Let us assume the following condition holds:

C1.:: The relaxation parameter ω satisfies $\omega \in [0,\hat \omega ]$, with $\hat \omega \ge 1 $ such that
$$ \hat \omega A_{1}(I_{n}+G)(I_{n}-A_{0})^{-1}(I_{n}-A_{0}-W)\leq W. $$

Assumption [C1] ensures that N(ω) ≥ 0 and, therefore, P(ω) ≥ 0 and M − N(ω) = A(ω) is a regular splitting of A(ω). If [C1] is satisfied at each iteration of (11), then from (19) we obtain that

$$ \boldsymbol{\epsilon}_{k}\le P(\omega_{k})P(\omega_{k-1}){\cdots} P(\omega_{0})\boldsymbol{\epsilon}_{0},~~k\ge 1. $$

Therefore, the asymptotic rate of convergence, defined as

$$ \sigma=\limsup_{k\to\infty}\left( \frac{\| \boldsymbol{\epsilon}_{k}\|}{ \|\boldsymbol{\epsilon}_{0} \|}\right)^{1/k}, $$

where ∥⋅∥ is any vector norm, is such that

$$ \sigma\le \limsup_{k\to\infty}\| P(\omega_{k})P(\omega_{k-1}){\cdots} P(\omega_{0})\|_{\infty}^{1/k}. $$

The above properties can be summarized in the following result that gives a convergence rate estimate for iteration (11).

Proposition 4

Under Assumptions [A1], [C0] and [C1], for the fixed point iteration (11) applied with ω_k = ω for any k ≥ 0, we have the following convergence rate estimate:

$$ \sigma=\limsup_{k\to\infty}\left( \frac{\|\boldsymbol{\epsilon}_{k}\|}{ \| \boldsymbol{\epsilon}_{0} \|}\right)^{1/k}\leq \rho_{\omega}, $$

where P(ω) is defined in (20) and ρ_ω = ρ(P(ω)) is the spectral radius of P(ω).

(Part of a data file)

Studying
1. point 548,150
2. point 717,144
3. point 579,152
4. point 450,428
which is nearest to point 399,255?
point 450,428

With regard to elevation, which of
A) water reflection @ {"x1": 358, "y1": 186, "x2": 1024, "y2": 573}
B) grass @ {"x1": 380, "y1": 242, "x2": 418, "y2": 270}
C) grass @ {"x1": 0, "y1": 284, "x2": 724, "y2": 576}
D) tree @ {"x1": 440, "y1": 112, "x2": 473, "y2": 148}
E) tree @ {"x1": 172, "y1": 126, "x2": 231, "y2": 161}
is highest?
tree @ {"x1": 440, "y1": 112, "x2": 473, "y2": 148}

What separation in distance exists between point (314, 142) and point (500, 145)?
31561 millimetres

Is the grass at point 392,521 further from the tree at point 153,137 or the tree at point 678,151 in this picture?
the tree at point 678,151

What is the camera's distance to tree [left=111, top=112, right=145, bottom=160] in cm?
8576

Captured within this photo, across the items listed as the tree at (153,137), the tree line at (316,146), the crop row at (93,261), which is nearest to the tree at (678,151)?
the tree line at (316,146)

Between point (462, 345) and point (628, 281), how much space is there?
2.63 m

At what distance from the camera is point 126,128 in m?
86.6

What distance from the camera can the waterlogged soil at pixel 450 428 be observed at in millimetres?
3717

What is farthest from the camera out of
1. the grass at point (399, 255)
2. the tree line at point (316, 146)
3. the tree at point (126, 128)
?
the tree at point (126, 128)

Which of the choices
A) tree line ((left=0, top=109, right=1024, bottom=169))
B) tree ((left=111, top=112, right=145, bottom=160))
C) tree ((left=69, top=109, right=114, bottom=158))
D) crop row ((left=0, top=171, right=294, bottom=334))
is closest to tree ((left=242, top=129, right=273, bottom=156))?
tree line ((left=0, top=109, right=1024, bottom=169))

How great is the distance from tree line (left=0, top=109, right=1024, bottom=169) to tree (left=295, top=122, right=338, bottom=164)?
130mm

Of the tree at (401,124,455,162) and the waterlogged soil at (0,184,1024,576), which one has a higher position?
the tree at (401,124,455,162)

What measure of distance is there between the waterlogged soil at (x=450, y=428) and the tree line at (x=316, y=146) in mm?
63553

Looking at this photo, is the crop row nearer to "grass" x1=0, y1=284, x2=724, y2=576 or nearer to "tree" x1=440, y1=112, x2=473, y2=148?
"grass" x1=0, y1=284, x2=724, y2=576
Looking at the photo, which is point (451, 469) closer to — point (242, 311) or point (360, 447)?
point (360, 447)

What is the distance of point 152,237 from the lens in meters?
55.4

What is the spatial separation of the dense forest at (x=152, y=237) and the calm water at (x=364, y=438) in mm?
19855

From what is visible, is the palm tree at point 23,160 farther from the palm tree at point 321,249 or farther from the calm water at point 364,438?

■ Challenges ■
[1] Duplicate the part of the convergence-rate text that opens with the words containing "where ∥⋅∥ is" and closes with "for iteration (11).".
[2] According to the convergence-rate text, why is M − N(ω) = A(ω) a regular splitting of A(ω)? Answer in one to three sentences.
[3] Take the text on the convergence rate of iteration (11) further, continuing from its last sentence.

■ Answers to the exercise ■
[1]
where ∥⋅∥ is any vector norm, is such that

$$ \sigma\le \limsup_{k\to\infty}\| P(\omega_{k})P(\omega_{k-1}){\cdots} P(\omega_{0})\|_{\infty}^{1/k}. $$

The above properties can be summarized in the following result that gives a convergence rate estimate for iteration (11).

[2] Assumption [C1] ensures that N(ω) ≥ 0. It follows that P(ω) ≥ 0 and that M − N(ω) = A(ω) is a regular splitting of A(ω).

[3]
When ω = 0, we find that A(0) = I_n − A₀ − W = I_n − V, where $V={\sum }_{i=0}^{\infty } A_{i}{\sum }_{j=0}^{i} G^{j}$. According to Theorem 4.14 in [2], I − V is a nonsingular M-matrix and therefore, since N(0) ≥ 0 and M^− 1 ≥ 0, A(0) = M − N(0) is a regular splitting. Hence, the spectral radius ρ₀ of P(0) is less than 1. More generally, under Assumption [C1] since

$$ I_{n} -V\leq A(\omega) \leq I_{n}-A $$

from characterization F20 in [13], we find that A(ω) is a nonsingular M-matrix and A(ω) = M − N(ω) is a regular splitting. Hence, we deduce that ρ_ω < 1. The following result gives an estimate of ρ_ω, by showing its dependence as function of the relaxation parameter.

Proposition 5

Let ω be such that $0\le \omega \le \hat \omega $ and assume that condition [C1] holds. Assume that the Perron eigenvector v of P(0) is positive. Then we have

$$ \rho_{0}-\omega (1-\rho_{0})\sigma_{\max} \le \rho_{\omega} \le \rho_{0}-\omega (1-\rho_{0})\sigma_{\min} $$

(21)

where $\sigma _{\min \limits }=\min \limits _{i} \frac {u_{i}}{v_{i}}$ and $\sigma _{\max \limits }=\max \limits _{i} \frac {u_{i}}{v_{i}}$, with u = (I_n − A₀)^− 1A₁(I + G)v. Moreover, $0\le \sigma _{\min \limits },\sigma _{\max \limits }\le \rho _{0}$.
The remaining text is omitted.